This week we take a look at the progress UK Central Government organisations are making towards web site compliance, as well as what can be done to comply with the laws.
As always 5 of the best articles we have seen are listed below with summaries and links to the full articles:
JD Supra featured a nice summary of the Domino’s case written by Akerman LLP.
Companies should take steps to ensure that their websites and mobile apps are accessible to persons who are blind or vision impaired, based on the Supreme Court’s recent refusal to review an appellate court decision that allowed a blind man to sue a national pizza chain under the Americans with Disabilities Act.
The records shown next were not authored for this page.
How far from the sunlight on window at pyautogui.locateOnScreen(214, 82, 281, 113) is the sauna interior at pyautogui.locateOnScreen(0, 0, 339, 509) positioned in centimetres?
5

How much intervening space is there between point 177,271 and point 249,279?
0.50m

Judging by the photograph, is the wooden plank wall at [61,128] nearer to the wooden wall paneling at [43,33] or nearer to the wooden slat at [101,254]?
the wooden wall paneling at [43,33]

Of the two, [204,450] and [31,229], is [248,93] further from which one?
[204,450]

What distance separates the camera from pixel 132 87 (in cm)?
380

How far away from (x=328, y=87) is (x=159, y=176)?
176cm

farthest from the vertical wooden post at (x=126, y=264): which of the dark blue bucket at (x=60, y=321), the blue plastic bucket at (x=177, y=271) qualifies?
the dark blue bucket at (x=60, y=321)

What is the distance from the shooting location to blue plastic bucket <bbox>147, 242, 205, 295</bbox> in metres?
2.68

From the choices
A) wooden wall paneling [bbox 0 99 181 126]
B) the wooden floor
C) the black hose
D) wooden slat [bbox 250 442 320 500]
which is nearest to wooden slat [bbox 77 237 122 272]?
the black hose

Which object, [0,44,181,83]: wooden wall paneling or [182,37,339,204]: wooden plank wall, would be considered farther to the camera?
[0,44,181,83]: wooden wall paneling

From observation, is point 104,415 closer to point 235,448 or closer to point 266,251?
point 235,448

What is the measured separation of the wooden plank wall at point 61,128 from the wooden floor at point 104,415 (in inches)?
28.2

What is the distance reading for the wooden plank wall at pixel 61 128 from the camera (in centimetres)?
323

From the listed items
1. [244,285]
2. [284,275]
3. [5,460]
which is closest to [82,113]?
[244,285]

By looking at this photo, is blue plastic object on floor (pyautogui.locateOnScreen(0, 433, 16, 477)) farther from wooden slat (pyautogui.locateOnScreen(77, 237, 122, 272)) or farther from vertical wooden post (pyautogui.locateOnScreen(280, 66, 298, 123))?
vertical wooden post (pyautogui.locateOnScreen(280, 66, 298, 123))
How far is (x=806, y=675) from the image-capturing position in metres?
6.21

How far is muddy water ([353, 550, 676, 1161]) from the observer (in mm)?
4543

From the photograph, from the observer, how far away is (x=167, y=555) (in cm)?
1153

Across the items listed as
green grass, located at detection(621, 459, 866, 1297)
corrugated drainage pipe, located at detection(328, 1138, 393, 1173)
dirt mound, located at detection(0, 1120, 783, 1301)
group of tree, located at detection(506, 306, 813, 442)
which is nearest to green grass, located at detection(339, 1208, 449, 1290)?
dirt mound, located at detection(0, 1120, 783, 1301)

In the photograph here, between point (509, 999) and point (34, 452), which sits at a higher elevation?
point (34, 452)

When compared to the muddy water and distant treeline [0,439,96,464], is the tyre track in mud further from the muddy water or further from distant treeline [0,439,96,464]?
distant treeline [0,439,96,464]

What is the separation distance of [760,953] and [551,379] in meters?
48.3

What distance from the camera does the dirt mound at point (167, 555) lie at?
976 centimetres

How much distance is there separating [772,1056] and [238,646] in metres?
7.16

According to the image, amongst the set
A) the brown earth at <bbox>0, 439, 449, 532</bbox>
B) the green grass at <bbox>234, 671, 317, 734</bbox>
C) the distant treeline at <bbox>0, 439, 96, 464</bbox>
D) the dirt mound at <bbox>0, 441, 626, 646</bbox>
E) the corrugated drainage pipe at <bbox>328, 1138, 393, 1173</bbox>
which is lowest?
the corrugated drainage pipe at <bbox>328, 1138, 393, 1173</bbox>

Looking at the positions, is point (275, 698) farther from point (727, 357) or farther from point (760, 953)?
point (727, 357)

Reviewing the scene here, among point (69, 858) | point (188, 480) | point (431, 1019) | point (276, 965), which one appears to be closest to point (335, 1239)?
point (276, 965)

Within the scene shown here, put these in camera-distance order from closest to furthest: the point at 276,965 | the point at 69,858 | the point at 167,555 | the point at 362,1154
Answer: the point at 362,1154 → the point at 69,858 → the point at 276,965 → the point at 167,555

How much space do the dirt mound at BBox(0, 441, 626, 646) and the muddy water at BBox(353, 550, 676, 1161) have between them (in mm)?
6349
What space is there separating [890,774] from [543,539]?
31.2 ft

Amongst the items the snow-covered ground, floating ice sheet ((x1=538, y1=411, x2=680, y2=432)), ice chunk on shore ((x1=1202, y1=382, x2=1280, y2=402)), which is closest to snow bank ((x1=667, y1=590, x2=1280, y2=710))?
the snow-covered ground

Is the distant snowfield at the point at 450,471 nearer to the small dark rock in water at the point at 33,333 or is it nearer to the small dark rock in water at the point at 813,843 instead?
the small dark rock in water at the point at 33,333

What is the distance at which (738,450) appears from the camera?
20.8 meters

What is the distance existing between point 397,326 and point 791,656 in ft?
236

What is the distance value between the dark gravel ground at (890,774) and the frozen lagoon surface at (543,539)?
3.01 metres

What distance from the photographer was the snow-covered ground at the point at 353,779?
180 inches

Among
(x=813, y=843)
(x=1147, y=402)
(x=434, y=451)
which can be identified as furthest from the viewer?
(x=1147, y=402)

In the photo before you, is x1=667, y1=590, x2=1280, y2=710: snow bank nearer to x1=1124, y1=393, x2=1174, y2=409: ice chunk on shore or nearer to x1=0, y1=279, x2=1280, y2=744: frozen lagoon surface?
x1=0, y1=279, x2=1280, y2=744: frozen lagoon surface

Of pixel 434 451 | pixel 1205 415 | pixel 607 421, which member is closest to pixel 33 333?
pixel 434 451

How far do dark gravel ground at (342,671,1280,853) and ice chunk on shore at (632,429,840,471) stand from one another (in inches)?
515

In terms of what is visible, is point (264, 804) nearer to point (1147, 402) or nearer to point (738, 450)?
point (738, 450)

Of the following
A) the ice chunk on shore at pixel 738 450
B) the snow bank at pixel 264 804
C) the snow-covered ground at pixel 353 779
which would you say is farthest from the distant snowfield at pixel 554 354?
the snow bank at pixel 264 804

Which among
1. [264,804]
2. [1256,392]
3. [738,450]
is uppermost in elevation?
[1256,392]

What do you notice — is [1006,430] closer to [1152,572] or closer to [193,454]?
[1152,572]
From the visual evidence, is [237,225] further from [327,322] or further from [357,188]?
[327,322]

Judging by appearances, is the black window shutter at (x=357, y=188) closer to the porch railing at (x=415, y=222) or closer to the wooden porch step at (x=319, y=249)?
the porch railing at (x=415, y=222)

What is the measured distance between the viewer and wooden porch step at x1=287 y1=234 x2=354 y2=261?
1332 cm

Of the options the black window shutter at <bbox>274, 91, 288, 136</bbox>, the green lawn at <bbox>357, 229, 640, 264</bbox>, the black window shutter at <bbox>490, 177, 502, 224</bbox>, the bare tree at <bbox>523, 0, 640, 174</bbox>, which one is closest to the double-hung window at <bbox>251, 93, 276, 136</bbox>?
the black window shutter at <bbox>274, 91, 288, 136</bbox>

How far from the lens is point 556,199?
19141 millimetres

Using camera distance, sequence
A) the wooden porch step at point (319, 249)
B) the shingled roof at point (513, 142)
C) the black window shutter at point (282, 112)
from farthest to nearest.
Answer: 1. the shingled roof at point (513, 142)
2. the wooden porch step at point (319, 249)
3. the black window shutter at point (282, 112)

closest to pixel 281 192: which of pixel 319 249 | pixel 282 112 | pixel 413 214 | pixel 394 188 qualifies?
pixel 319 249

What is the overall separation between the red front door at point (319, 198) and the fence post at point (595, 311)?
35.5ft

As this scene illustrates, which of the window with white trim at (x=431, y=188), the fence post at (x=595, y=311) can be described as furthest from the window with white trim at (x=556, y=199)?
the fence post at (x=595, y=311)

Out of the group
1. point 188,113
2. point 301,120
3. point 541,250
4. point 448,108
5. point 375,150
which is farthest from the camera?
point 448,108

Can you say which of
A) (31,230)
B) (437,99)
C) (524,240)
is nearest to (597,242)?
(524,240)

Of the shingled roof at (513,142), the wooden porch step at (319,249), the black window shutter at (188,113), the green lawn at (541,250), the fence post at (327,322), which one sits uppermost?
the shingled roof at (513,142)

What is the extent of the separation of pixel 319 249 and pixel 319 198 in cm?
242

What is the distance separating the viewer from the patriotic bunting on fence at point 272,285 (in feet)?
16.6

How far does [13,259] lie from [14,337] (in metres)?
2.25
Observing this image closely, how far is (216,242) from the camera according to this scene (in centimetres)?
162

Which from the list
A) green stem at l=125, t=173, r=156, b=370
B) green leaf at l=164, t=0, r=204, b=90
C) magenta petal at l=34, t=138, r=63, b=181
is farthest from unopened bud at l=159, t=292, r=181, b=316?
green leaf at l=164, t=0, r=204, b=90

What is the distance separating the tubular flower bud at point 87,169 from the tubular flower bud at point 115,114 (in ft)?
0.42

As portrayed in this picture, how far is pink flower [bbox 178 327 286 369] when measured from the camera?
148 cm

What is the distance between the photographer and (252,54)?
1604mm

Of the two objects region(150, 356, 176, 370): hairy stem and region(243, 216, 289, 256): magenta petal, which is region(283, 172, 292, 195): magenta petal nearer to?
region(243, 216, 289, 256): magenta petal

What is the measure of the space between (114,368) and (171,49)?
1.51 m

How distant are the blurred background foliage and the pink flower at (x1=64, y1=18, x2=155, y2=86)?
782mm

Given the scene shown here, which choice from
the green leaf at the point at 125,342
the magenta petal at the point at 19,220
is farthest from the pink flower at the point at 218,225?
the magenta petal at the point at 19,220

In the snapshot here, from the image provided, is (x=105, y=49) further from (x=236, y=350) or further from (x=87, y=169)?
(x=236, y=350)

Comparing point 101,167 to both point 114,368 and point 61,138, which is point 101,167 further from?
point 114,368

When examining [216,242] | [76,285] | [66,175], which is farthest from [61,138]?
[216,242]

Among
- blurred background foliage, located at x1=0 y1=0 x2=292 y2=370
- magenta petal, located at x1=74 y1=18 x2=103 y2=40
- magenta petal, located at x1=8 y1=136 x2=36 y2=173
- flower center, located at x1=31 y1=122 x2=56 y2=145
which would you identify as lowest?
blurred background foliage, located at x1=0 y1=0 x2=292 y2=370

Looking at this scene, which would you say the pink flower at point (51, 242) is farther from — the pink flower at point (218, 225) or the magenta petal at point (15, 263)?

Being able to demonstrate ongoing improvement in Accessibility can be helpful to mitigate the impact of any lawsuits.
In recent years, delivering digital accessibility to a high standard has become a regulatory requirement in a wide range of fields, such as in the US airline industry. However, as many organisations are still failing on this front, there are an increasing number of individuals, particularly in the US, who are taking these issues to the courts and suing non-compliant companies.
UK Central Government organisations may be interested to see the progress they are making with ensuring their websites comply with accessibility laws and how much more they need to do.
Sitemorse published it’s Q4 INDEX for UK Central Government earlier this week. 90% of central government organisations have not improved their accessibility since the last quarter’s INDEX. Only 4 organisations scored 7 or above (out of 10) and 65% scored less that 5. UK central government organisations have until 22 September 2020 to make their websites compliant with the law – new websites needed to be compliant from 22 September 2019.
Recent clarification from the Digital Cabinet Office is that all new content should be compliant needs to be compliant from 22 September 2019.
Accessibility barriers stop people with a disability doing the most ordinary activities that other people do day-to-day - in Australia food delivery apps are failing to comply fully with the WCAG 2.0 standards and the companies risk excluding people.
Australian versions of Deliveroo, UberEats, and Domino’s applications and web sites do not yet fully comply with WCAG 2.0, although all of these companies have said they are continuing to improve their digital accessibility and already offer some assistive features.
Too often people with disabilities face digital exclusion because of the unnecessary barriers that stop them accessing essential information and services through public sector websites.
A lawsuit against Domino’s Pizza over whether its website and mobile app comply with the Americans with Disabilities Act may be the highest-profile case involving commercial digital compliance, but it’s not alone.